So, this is it, as far as the problem goes. Before introducing my solution I will now talk in general about an amazing technology called RSS.

RSS

RSS stands for Really Simple Syndication, and it is a format used by content producers on the web to notify users when new content is created and is available to be read and or seen, depending on the nature of the content. It is essentially a notification mechanism, comparable to the one you have in your smartphone, but for web content instead of messages and general apps notification.

The way RSS works is quite simple and can be described as follows:

  1. The Web creator, say a blogger, writes and posts a new blog post in his site. To actualy notify all the users, he writes some metadata about his new post inside a particular .xml file, called an rss feed.

  2. Each user can choose to “subscribe” to the rss feed of the blogger, and when new blog posts are posted online, each user can use an rss client which automatically checks all rss feeds the user has subscribed to in order to understand if something new has been posted and tell the user accordingly.

With this RSS-based workflow the user no longer has to go to the blogger site everytime to check if something new has been posted: he or she is immediately notified by the rss client when that happens. In other words, this mechanism makes more efficient the act of consuming content on the internet.

Another advantage of using RSS is that, being extremely simple, it doesn’t do anything fancy with your feed of content. It doesn’t follow the same trends of all the big companies such as Instagram, Facebook, Youtube, Twitter and so on. It doesn’t deploy AI techniques to make your feed more “interesting”, more “personal” and more “useful” (and also more confusing, definitely more confusing). It just gets you what you want, how you want it, as soon as its ready. Simple and efficient, what more could you ask for?


The syntax used by the .xml file that specifies the RSS feed is quite simple. To give an example I will show a few entries in the RSS feed of this very blog, which is available at the following link.

The general structure is as follows: in the first portion of the file there are a bunch of info regarding the particular channel, which represents the source of the content.
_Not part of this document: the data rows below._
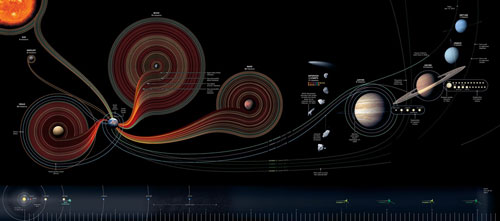 50 Years of Space Exploration well designed infographic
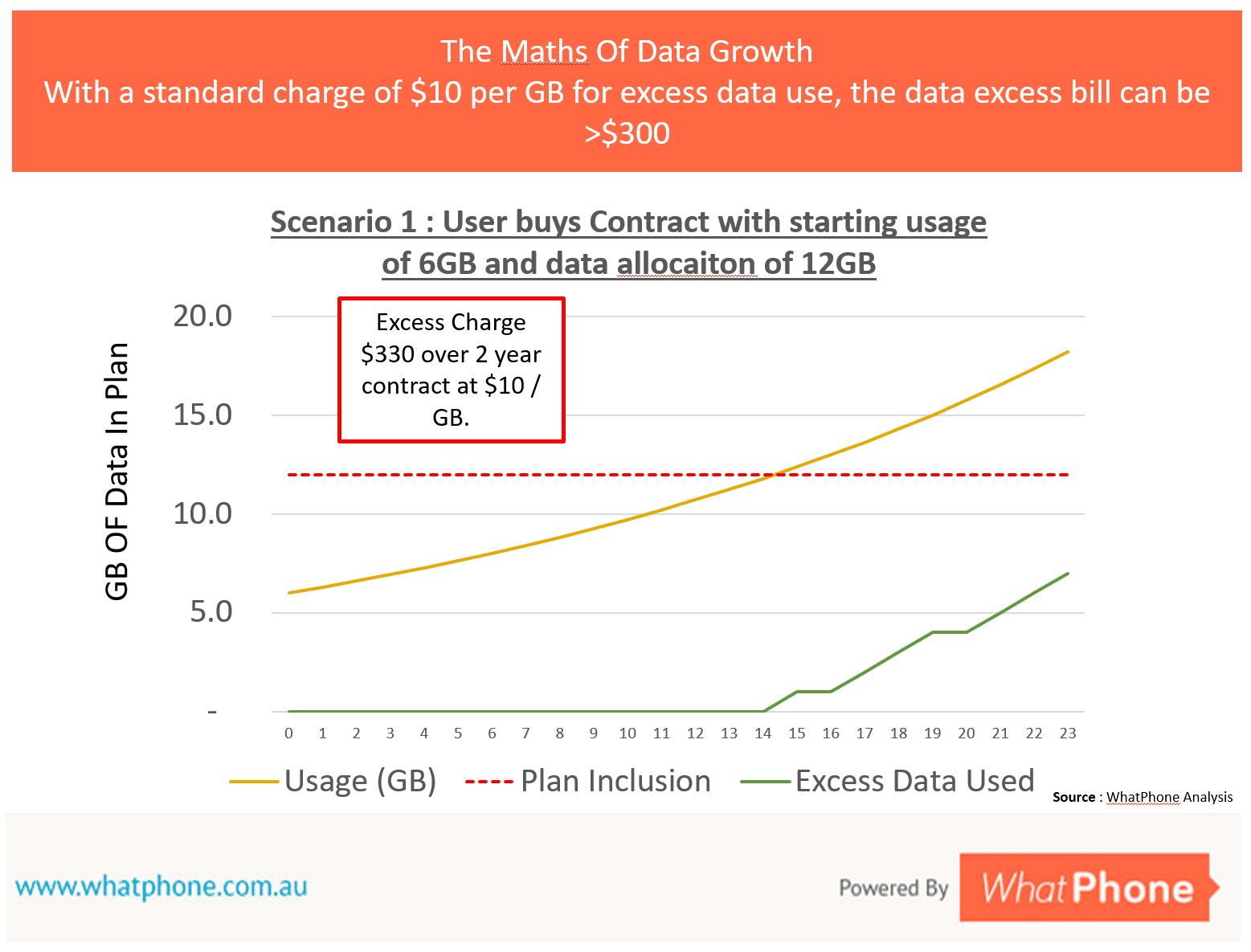 Imagine a scenario in which someone signs up to an unlimited plan with a data inclusion of 6GB per month. In total, over a 2 year contract, they will be charged $300 for extra data.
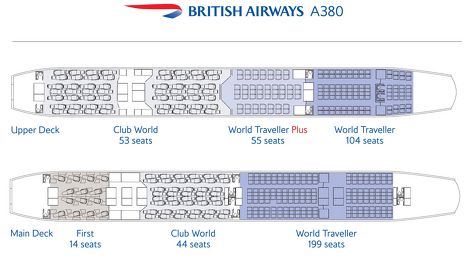 British A380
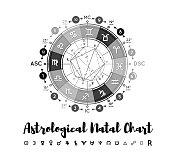 Astrology natal chart background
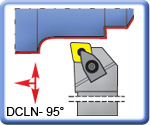 95° DCLNR\L Toolholders for CNMG Inserts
These are formatted as follows

<rss xmlns:atom="http://www.w3.org/2005/Atom" version="2.0">
  <channel>
    <title>Leonardo Tamiano's Cyberspace</title>
    <link>https://leonardotamiano.xyz/</link>
    <description>
      Recent content on Leonardo Tamiano's Cyberspace
    </description>
    <generator>Hugo -- gohugo.io</generator>
    <language>en-us</language>
    <lastBuildDate>Thu, 03 Sep 2020 00:00:00 +0200</lastBuildDate>
    <atom:link href="https://leonardotamiano.xyz/index.xml"
	       rel="self"
	       type="application/rss+xml"/>

    <!-- Items representing content updates go here -->

  </channel>
</rss>

As we can see the channel contains basic informations such as the title of the blog, the link, a general description, and so on.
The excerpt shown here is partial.